Para o ONS, a falha no fornecimento de dados pelas usinas tornou “impossível a identificação prévia” do risco de atuação de um dos sistemas de proteção da rede, que levou ao efeito cascata do dia 15, quando cerca de 30% da demanda de energia foi interrompida.
Avaliação do TCU
Em parecer preliminar ao processo de fiscalização, a área técnica do TCU afirma que, durante o processo de aprovação dos dados fornecidos pelas usinas, “pode residir a falha na atuação dos agentes públicos que pode ter contribuído para o blecaute”.
As usinas precisam passar por algumas etapas de submissão de dados ao ONS antes de operar. Depois, o operador emite uma declaração que atesta que os empreendimentos cumpriram os procedimentos de rede.
No entanto, ao TCU, o ONS afirmou que só pode verificar o funcionamento adequado dos equipamentos e dos modelos matemáticos quando o empreendimento entra em operação comercial. Para tanto, o operador emite uma declaração provisória às usinas.

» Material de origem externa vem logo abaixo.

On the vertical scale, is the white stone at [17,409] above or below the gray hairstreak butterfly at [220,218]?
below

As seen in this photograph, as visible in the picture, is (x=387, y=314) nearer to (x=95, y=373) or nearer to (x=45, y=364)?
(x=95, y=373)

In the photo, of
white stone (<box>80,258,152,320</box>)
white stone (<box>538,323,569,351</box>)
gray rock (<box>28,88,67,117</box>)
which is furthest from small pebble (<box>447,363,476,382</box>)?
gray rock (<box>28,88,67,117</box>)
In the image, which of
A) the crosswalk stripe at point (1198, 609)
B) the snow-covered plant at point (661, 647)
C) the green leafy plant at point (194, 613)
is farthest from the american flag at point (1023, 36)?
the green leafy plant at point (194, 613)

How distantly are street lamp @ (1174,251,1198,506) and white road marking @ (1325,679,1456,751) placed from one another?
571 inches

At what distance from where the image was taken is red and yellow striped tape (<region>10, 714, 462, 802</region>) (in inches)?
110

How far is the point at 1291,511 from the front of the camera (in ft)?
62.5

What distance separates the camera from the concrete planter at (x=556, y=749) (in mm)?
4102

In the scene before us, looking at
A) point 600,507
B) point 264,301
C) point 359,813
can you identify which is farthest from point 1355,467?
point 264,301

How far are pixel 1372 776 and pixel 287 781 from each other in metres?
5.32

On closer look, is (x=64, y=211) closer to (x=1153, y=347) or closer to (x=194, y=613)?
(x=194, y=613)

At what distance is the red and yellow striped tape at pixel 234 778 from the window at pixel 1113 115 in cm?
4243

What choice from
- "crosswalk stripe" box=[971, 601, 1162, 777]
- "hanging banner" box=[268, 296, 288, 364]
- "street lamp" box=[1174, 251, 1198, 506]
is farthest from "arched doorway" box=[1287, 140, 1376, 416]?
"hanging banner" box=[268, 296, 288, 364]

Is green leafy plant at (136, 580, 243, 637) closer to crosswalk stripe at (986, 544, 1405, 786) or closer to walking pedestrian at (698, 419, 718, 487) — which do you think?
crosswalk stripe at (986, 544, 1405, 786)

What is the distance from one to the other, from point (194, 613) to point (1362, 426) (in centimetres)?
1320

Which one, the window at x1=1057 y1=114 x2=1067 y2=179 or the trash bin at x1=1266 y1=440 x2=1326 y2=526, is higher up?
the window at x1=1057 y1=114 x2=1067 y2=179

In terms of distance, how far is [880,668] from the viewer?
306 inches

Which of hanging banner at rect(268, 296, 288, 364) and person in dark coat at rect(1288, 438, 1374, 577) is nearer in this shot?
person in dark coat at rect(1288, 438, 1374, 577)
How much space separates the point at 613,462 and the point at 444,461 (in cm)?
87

De acordo com a área técnica do TCU, “diversos agentes podem estar atuando sem o envio do relatório final de comissionamento e sem a emissão de DAPR-Definitiva [declaração definitiva], ou seja, sem a validação dos modelos matemáticos pelo ONS”.
Os técnicos do TCU afirmam que a ausência dessa avaliação definitiva pode explicar a diferença entre os dados fornecidos pelas usinas e o desempenho real dos equipamentos, o que impediu o ONS de prever o risco de apagão.
Atualmente, a Aneel está realizando um processo de fiscalização sobre a atuação do ONS. No parecer do TCU, a área técnica orienta aguardar a conclusão do processo para verificar a atuação do operador do sistema.